Finir, partir, prendre : certains verbes refusent catégoriquement de suivre les règles établies par leurs congénères du premier et du deuxième groupe. La terminaison change, parfois même le radical se transforme, sans avertissement.
L’accord avec le sujet ne se fait pas toujours comme prévu, et les exceptions se multiplient. Face à ces particularités, l’apprentissage exige des repères solides et des exemples concrets pour éviter les erreurs fréquentes.
Présent de l’indicatif : comprendre les particularités des verbes du 3e groupe
Impossible de dompter la conjugaison française sans affronter la diversité des verbes du 3ème groupe. Ils affichent une véritable galerie de formes irrégulières, défiant les automatismes. Contrairement à la prévisibilité des deux premiers groupes, ces verbes adoptent des infinitifs en -ir, -dre, -oir ou -re, et parfois, ils s’écartent encore plus des sentiers battus, comme le fait aller.
Le présent de l’indicatif met en lumière cette richesse et ces pièges. Si les terminaisons semblent se répéter,
- -s,
- -s,
- -t,
- -ons,
- -ez,
- -ent
, il serait naïf de s’y fier sans réserve. Le radical, ce noyau du verbe, se métamorphose sans avertir. Observez « venir » : je viens mais nous venons. Même histoire avec « prendre » : je prends, nous prenons. La terminaison s’accroche mais le radical s’échappe. Voilà de quoi bousculer les élèves de CM1, CM2 ou de collège, qui peinent à anticiper la bonne écriture.
Impossible de réduire la liste des verbes du 3ème groupe à quelques spécimens. Elle concentre de véritables tribus :
- La famille de prendre et tous ses dérivés,
- venir et ses cousins,
- partir et ses variantes,
et elle accueille aussi des verbes totalement irréguliers :
- être,
- avoir,
- faire,
- aller
Pour corser le tout, certains verbes en -ir glissent dans le 2e groupe (« finir ») tandis que d’autres persistent dans le 3e (« partir »).
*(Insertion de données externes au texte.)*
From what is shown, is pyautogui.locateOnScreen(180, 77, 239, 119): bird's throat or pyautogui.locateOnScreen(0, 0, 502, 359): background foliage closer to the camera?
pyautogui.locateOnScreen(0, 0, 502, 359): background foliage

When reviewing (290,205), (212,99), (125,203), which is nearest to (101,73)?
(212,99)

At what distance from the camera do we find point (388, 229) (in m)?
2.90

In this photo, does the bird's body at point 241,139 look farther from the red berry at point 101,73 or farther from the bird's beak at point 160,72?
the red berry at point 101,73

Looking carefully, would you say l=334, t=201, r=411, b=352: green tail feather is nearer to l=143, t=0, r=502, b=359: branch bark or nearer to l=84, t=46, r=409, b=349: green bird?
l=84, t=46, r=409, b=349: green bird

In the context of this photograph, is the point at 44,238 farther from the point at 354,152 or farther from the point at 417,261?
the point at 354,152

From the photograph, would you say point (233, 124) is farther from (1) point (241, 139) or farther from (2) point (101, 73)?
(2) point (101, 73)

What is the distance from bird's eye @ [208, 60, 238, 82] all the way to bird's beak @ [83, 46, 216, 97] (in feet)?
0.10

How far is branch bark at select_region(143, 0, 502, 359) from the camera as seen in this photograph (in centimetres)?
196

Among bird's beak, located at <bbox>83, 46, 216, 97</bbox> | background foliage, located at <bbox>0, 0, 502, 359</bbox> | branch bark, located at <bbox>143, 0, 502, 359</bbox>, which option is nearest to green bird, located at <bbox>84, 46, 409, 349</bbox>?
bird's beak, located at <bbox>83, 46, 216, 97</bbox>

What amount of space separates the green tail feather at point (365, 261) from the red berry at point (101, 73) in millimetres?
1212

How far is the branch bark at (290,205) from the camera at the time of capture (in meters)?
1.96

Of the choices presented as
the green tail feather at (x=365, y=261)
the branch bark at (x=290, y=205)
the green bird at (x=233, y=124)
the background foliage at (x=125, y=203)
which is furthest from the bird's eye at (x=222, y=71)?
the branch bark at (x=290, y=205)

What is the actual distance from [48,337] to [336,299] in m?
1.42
De quoi brouiller les cartes.
- Erreurs fréquentes : confusion entre les groupes, mauvaise terminaison, oubli du radical qui se modifie.
- Conseil : concentrez-vous d’abord sur les verbes les plus courants et entraînez-vous à travers des phrases modèles pour intégrer les variations propres à chaque famille.

Des phrases modèles et des exercices corrigés pour progresser pas à pas
Apprivoiser les verbes du 3ème groupe, c’est d’abord adopter une méthode régulière. Les enseignants misent sur des fiches d’exercices variées, où chaque phrase modèle sert de repère. Dès le CM1, ces supports accompagnent la découverte progressive des subtilités de la conjugaison.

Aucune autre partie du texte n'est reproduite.